**DOCUMENT EXTRACT**
Monday Morning Music Ministry

Start Your Week with a Spiritual Song in Your Heart

Angels Among Us

8-24-15

Angel-mania seems to have cooled off in our culture. A few years ago there was a spike in television shows and movies about angels. Angels who adorned jewelry and ornaments were common. In these manifestations, among the unchurched as well as with Christians, there was an acceptance of angels that transcended their biblical roles.

No: “transcended” is the wrong word. Angels in our commercial culture generally are separate from the angelic beings of scripture. As such, caricatures. Or counterfeits.

Many Christians ascribe to angels powers that don’t exist. Sometimes people who attend church faithfully will pray to angels, which is error. I wonder whether in America there is more superstition than spiritual clarity associated with angels. The fads in jewelry, fiction, and the World According to Hallmark have abated somewhat, but almost are a permanent part of our culture.

Some people are determined to be dogmatic about things that are not even Dogma.

I am not disputing the existence of angels. No, I believe in the Bible, and therefore – as Jesus did – I believe in the existence of angels and demons, Heaven and hell, in the account of Creation, where angels are described; and in End Times, where angels likewise are depicted.

But I invite a thought about angels that is different than those who perch on our shoulders with cute devils in cartoons, or the angel Clarence who tends to George Bailey in It’s a Wonderful Life. Angels are real; created before mankind, which means we are “a little lower than the angels” (Psalm 8:6); and of course Satan and his minions were rebellious angels. St Michael the Archangel is, roughly speaking, the counterpart of Satan in heavenly disputation. The devil is not, therefore, the opposite of God, nor Christ, which should remind us of how little power we should grant him. There are multitudes of descriptions of angels in scripture, and we inherit portraits of their glorious beings, their specific roles and assignments… and the Bible’s metaphorical references to them.

We shall linger in the metaphorical. That there are varying allusions to angels in the Bible reflects God’s multi-faceted glory, but also, a little bit, the occasional paucity of the English language. “Angel,” the word, derives from the Greek “aggelos,” and the related Latin “angelus.” The most employed Hebrew word we translate as “angel” means “messenger.”

This helps us understand the job description of angels! We know that they praise God before the Throne; always have, always will. But we know from the Bible that they indeed have been messengers, sometimes imparting specific news or warnings in earlier dispensations. And sometimes they are (in another translation) “ministering spirits,” a sweet picture.

Angels cannot be in several places at once; they have no more wisdom and no more knowledge of God’s ways than we do – otherwise they would be as God.

(Part of a data file)
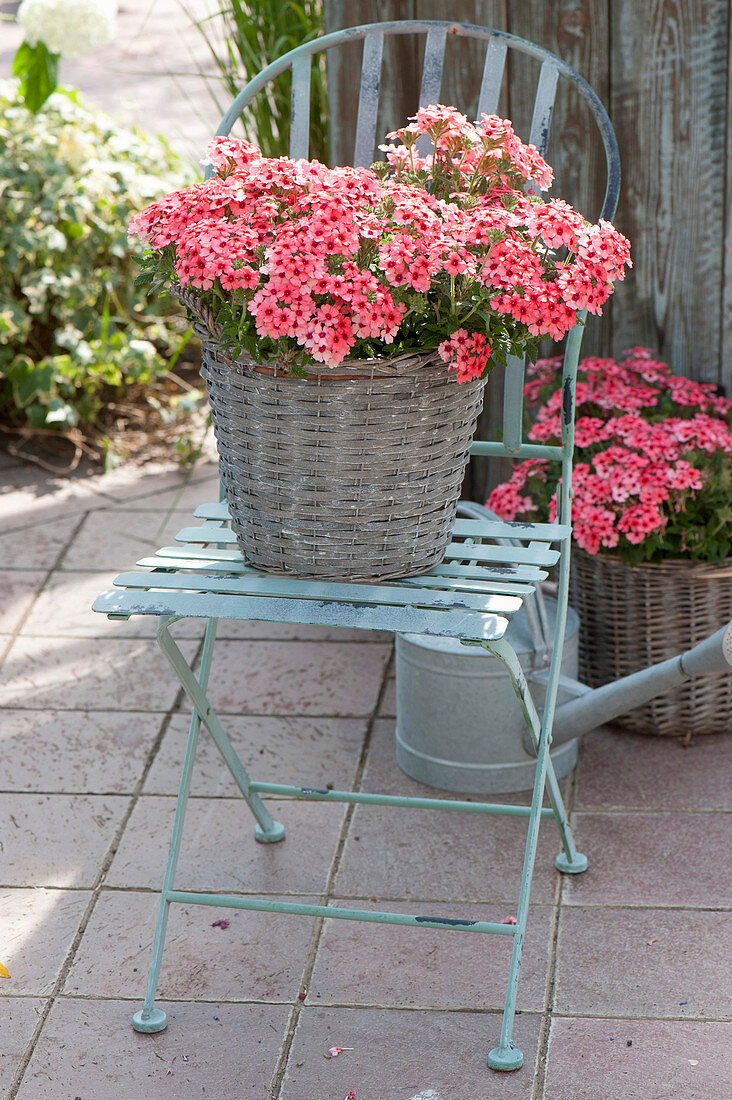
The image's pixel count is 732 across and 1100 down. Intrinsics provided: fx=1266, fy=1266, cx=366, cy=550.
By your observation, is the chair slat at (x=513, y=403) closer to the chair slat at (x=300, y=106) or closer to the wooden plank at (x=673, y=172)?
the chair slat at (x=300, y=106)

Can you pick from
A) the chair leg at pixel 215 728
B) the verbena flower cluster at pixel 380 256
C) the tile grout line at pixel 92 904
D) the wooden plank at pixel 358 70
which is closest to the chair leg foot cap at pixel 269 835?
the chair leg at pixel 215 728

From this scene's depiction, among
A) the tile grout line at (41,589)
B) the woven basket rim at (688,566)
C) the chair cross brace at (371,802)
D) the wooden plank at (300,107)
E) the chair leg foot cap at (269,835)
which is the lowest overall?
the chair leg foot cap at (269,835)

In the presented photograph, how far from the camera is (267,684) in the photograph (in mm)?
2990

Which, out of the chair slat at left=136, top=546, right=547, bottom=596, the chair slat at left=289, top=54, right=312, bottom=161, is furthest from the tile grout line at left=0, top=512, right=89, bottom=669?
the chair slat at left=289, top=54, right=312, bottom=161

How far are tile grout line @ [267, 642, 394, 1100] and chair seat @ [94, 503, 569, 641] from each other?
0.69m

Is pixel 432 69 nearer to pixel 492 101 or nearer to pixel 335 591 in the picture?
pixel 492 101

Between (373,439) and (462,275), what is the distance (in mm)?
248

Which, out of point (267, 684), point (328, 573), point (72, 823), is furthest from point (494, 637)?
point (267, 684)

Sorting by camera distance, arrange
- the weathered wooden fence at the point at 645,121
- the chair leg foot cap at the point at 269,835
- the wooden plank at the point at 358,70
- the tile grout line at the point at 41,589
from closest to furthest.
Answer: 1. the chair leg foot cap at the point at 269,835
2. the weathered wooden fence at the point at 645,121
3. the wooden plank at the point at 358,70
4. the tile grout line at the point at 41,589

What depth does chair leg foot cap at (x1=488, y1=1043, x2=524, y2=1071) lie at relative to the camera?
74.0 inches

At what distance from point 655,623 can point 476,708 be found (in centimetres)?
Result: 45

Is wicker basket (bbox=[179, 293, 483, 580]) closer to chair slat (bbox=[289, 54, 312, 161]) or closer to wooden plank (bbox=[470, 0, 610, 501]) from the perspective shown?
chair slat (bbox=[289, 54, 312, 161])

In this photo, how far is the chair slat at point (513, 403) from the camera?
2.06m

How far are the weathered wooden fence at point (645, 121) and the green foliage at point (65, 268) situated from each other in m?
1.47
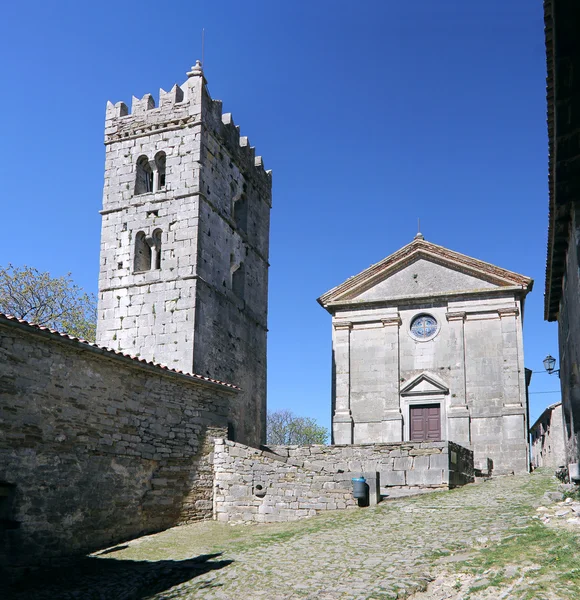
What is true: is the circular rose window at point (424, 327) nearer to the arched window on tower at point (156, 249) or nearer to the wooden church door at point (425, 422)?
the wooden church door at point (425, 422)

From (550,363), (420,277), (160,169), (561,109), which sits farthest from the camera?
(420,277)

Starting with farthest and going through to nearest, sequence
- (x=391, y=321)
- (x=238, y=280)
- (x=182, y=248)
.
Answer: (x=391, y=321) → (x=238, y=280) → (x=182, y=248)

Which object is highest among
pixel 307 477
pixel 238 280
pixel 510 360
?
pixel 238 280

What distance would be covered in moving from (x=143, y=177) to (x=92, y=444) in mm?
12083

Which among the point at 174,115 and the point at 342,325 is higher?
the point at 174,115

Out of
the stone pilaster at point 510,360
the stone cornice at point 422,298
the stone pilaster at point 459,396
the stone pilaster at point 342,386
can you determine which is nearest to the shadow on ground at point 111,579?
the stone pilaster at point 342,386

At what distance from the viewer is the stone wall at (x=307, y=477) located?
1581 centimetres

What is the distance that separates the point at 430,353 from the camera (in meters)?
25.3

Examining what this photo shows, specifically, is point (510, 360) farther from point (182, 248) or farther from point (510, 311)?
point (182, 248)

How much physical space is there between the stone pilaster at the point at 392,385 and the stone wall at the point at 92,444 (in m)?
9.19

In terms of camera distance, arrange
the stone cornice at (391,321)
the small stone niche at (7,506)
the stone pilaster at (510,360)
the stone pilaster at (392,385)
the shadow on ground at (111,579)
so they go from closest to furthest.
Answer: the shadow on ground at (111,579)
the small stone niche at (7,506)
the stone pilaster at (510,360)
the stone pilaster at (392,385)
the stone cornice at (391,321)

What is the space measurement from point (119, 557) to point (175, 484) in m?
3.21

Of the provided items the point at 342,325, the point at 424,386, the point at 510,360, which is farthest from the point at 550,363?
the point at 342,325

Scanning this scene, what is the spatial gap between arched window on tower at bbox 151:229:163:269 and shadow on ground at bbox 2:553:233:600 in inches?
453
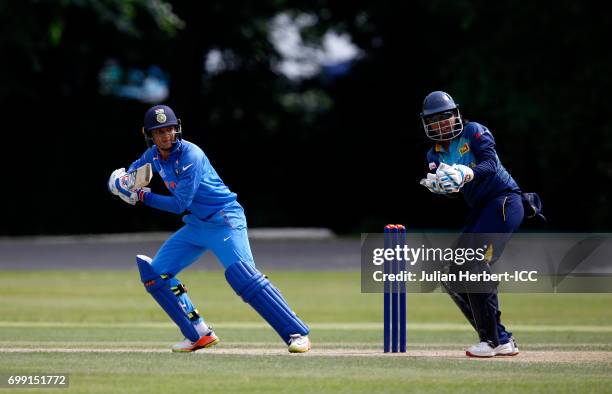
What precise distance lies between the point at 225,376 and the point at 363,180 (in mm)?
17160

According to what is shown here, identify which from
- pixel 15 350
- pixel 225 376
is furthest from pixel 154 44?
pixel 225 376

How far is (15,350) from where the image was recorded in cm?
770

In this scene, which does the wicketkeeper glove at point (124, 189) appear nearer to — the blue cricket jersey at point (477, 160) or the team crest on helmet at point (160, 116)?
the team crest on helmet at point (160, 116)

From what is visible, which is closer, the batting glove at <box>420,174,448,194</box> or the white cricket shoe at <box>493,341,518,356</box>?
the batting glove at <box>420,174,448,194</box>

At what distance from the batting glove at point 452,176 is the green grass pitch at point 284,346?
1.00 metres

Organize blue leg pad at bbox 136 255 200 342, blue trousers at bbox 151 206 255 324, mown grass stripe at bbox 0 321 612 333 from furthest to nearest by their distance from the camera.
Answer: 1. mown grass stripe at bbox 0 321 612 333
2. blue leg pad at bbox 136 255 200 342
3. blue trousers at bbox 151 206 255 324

**PARTS OF THE EXERCISE**
#1 Transcribe the passage of the piece on angels between "Angels Among Us" and "their biblical roles.", inclusive.
#2 Go on with the piece on angels, picking up after its final sentence.

**ANSWERS FOR THE TASKS**
#1
Angels Among Us

8-24-15

Angel-mania seems to have cooled off in our culture. A few years ago there was a spike in television shows and movies about angels. Angels who adorned jewelry and ornaments were common. In these manifestations, among the unchurched as well as with Christians, there was an acceptance of angels that transcended their biblical roles.

#2
We should never be envious or jealous of these heavenly figures. They are created spirits whose roles are ordained, and without sin… but as such, unlike us “lowly” humans, they cannot know the joy of salvation, the loosened shackles come by repentance, the unspeakable gift of God’s forgiveness, or be recipients of Christ’s atoning sacrifice. No angel can ever sing – and feel the power of – “Amazing grace, how sweet the sound…”

But I promised to address angels in the way the Bible occasionally does: metaphorically. The same words translated from Ministering Spirit and Messenger are also used to describe things like the Pillar of Cloud the Israelites followed in the desert, and plagues. St Augustine took the larger, metaphorical, point and wrote angelus est nomen officii – that is, “angel is the name of the office.” In other words, God wants to speak and minister to us in supernatural ways, and sometimes He administers through spirits called angels.

Sometimes, by other means.

I have a friend who has a five-year-old daughter, the same age as my granddaughter. The little girl has been away for the summer, although in daily phone contact with her mom. She was reared a Christian but was going through… well, some typical behavioral things all five-year-olds go through. On a recent phone call, the upset girl confessed to wanting to be closer to Jesus, feel Him nearby, talk to Him.

It was time for an innocent little girl who knew the Truth to act on it. Five is not too young! She understood, and her mom asked if she wanted to give her heart to Jesus, which she did. Right over the phone. “Jesus on the main line.”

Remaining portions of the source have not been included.